To explicitly handle overflow, there are several primitive numeric methods:

  • Wrap all modes with wrapping_*, such as wrapping_add
  • Return the None value if there is overflow with the checked_* methods
  • Return the value and a boolean indicating overflow with overflowing_*
  • Saturating at the value's minimum/maximum with saturating_*

Floating-Point Types

Rust has f32 and f64 respectively, with the default being f64.

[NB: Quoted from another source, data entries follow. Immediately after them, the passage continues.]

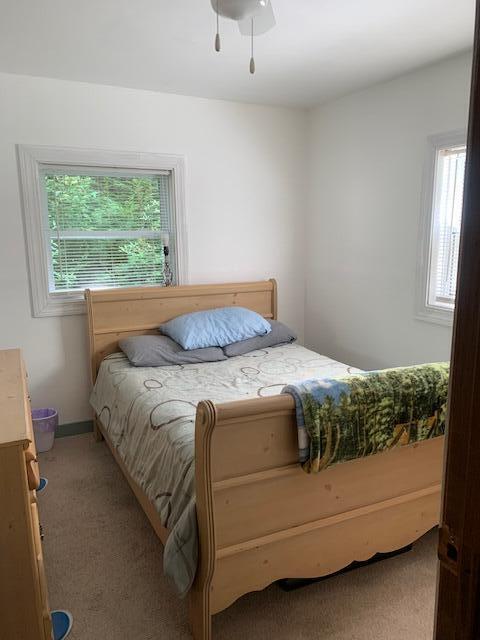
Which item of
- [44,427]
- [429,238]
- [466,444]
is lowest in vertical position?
[44,427]

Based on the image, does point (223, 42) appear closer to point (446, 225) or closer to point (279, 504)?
point (446, 225)

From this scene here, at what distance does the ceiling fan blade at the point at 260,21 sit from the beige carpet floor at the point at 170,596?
91.5 inches

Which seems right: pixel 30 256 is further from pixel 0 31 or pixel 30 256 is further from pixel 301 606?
pixel 301 606

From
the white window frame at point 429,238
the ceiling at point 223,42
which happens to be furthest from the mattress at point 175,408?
the ceiling at point 223,42

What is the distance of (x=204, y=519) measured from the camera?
1494mm

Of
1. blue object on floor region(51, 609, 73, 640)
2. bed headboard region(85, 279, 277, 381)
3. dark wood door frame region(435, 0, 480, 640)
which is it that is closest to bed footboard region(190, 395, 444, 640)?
blue object on floor region(51, 609, 73, 640)

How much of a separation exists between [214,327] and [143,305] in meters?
0.56

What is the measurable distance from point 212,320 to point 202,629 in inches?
80.6

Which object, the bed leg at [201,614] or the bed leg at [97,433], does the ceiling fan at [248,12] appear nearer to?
the bed leg at [201,614]

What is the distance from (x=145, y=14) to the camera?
2137mm

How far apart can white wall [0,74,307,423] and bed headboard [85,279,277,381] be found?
150 mm

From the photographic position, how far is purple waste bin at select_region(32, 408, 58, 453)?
312 centimetres

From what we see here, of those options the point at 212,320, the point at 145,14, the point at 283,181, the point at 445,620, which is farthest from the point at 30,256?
the point at 445,620

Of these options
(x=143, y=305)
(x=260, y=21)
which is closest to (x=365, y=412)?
(x=260, y=21)
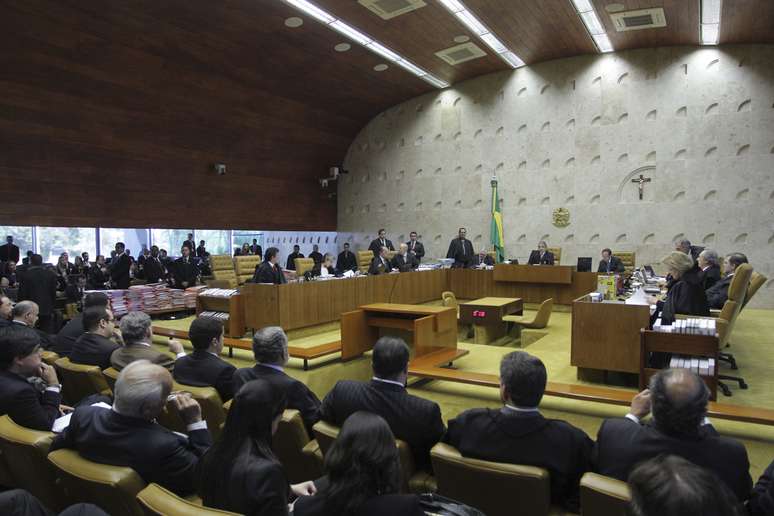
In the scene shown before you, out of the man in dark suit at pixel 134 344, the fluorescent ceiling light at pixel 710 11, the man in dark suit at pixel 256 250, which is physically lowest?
the man in dark suit at pixel 134 344

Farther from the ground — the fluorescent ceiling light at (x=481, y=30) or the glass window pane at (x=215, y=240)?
the fluorescent ceiling light at (x=481, y=30)

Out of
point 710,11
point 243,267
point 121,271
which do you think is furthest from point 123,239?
point 710,11

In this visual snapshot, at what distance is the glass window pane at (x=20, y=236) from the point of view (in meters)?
9.30

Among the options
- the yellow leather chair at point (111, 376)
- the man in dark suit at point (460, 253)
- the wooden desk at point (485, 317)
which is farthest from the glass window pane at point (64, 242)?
the yellow leather chair at point (111, 376)

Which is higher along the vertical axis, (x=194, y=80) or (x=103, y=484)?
(x=194, y=80)

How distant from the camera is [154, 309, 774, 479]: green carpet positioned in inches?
141

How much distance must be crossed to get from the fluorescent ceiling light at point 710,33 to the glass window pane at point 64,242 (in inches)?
472

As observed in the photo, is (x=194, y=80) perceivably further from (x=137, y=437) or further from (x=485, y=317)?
(x=137, y=437)

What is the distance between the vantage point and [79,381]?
10.3ft

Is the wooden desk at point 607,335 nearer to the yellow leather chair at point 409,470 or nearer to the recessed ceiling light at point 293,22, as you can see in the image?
the yellow leather chair at point 409,470

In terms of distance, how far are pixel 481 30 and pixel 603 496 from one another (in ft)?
31.1

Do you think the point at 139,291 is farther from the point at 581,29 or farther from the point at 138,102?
the point at 581,29

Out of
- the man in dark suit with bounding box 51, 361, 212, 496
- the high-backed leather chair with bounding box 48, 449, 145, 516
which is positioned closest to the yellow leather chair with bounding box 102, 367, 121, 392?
the man in dark suit with bounding box 51, 361, 212, 496

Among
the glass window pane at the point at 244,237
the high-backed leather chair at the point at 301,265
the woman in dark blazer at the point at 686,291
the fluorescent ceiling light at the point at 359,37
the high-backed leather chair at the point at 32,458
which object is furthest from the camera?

All floating-point types are signed.

Boolean Type

I.e. either true or false.

Character Type

Rust's char (u4) type is the language's most primitive alphabetic type:

// Note single quotes (char literals) versus double quotes (string literals).
let c = 'z';
let c = '😻';

Tuples

Grouping together a number of values into a single, fixed-length compound type:

let tup = (500, 6.4, 1);

We mostly use destructuring to read from a tuple:

let (x, y, z) = tup;

// Also works
let x = tup.0;
let y = tup.1;
let z = tup.2;

Arrays

Collection of multiple values of the same type, also with a fixed-length:

let a = [1, 2, 3];

We can also use destructuring:

let [x, y, z] = a;

// Also works
let x = x[0];
let y = y[1];
let z = y[2];

Unlike, say, C, reading out of bounds causes a panic:

let a = [1, 2, 3];
let a = a[3];

Functions

Return expressions (i.e. without a ;) are implicit:

fn five() -> i32 {
  5
}

fn plus_one(x: i32) -> i32 {
  x + 1
}

Nothing else too spicy, though being able to write expression bodies is nice:

let y = {
  let x = 3;
  x + 1
}

Comments

Most comments will begin with two slashes, i.e. // I'm feeling lucky.

Control Flow

if

Straight-forward, anything than a simple if or else if would use match.

However, if is also an expression:

loop

Mostly either loop { ... }, while <cond> { ... }, or for x in a { ... }.

Notes

I had to use more expressive formatted print in these examples.

Some examples:

// Simple stringified replacements.
println!("{} days", 31);

// Positional arguments.
println!("{0}, this is {1}. {1}, this is {0}", "Alice", "Bob");

// Named arguments.
println!("{subject} {verb} {object}",
         object="The dog",
         subject="the fox",
         verb="jumps over");

// Different formatting.
println!("Base ... 10 {0} 2 {0:b} 8 {0:o} 16 {0:x} {0:X}", 69420);

// Right-align text, i.e. "    1".
println!("{:>5}", 1);

// "00001".
println!("{0:>5}", 1);

Footnotes

  1. Source: https://doc.rust-lang.org/book/ch03-00-common-programming-concepts.html

  2. https://doc.rust-lang.org/reference/const_eval.html

  3. Whether it is possible to be negative, -(2n - 1) to 2n - 1 - 1. See two's complement.

  4. Depend on the architecture of the computer your program is running on; i.e. 64-bit if on 64-bit architecture, and 32-bit if you are on 32-bit architecture. The primary situation you'd use one of these types is when indexing some sort of collection.